Souhait de peser sur des débats démocratiques

Les mesures les plus intrusives, dites de « proximité », ont chuté de 44 % à cause « du confinement et des restrictions de déplacement imposées par la pandémie en 2020 », dit le rapport. Les services ont moins pu s’introduire dans des lieux privés pour y poser des micros ou dérober les contenus des ordinateurs ou des portables. Mais les « délinquants » et « les criminels » étant eux aussi assujettis aux interdictions de mouvement, leurs méfaits ont aussi été réduits.

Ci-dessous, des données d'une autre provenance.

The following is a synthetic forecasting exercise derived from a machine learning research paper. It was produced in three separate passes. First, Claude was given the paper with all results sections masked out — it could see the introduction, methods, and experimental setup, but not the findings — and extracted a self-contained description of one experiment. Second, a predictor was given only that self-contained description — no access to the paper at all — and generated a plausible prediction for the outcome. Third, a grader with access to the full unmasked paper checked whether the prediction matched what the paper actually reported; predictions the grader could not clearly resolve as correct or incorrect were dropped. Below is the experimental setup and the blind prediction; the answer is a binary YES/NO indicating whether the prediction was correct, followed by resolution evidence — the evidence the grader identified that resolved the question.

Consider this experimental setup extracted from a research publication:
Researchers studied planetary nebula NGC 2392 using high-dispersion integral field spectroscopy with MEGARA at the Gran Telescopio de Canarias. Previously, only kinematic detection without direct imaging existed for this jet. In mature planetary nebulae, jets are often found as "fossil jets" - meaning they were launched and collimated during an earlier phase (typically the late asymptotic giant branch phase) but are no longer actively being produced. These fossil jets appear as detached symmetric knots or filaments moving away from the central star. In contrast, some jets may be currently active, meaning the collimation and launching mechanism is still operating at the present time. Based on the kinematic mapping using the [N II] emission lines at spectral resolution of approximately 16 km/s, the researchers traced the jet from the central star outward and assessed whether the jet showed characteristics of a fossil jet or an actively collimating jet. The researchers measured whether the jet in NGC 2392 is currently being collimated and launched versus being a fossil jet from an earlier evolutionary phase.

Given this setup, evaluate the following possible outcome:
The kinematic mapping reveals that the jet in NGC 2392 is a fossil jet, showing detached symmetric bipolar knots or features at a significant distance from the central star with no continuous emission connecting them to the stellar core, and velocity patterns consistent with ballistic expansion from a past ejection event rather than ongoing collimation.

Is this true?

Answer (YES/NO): NO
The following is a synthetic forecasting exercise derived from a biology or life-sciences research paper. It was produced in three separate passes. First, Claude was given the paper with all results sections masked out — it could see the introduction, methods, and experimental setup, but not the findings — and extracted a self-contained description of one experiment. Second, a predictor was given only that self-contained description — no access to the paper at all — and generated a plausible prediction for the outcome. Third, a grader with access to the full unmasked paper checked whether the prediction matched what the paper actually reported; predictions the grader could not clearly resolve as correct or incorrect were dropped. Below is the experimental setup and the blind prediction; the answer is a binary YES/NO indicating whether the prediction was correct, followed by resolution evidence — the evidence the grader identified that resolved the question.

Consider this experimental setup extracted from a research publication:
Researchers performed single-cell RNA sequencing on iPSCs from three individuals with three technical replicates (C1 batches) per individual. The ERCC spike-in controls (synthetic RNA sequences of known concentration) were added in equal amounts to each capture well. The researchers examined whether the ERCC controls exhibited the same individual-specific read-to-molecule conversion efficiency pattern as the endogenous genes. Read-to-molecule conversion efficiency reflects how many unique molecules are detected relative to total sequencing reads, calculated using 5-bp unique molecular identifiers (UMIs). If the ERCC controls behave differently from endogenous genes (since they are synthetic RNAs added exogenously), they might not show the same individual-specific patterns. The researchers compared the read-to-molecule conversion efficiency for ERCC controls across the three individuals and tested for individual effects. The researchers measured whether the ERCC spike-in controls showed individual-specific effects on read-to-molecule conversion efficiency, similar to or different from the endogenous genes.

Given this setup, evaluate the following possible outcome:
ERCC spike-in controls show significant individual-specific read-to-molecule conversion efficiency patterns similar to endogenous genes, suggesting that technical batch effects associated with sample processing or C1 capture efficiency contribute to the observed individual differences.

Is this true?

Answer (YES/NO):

La crise sanitaire a également ralenti l’activité du renseignement chargé de la défense des intérêts économiques, qui a perdu six points par rapport à 2019 ; « une conséquence directe de la pandémie qui a entraîné une réduction drastique de l’activité économique ». En revanche, la prévention des violences collectives est passée de 6,2 %, en 2017, à 14,2 % en 2020. La CNCTR dit être « vigilante » à ce que cette « prévention » n’autorise pas « la pénétration d’un milieu syndical ou politique ou la limitation du droit constitutionnel de manifester ses opinions, fussent-elles extrêmes, tant que le risque d’une atteinte grave à la paix publique n’est pas avéré ».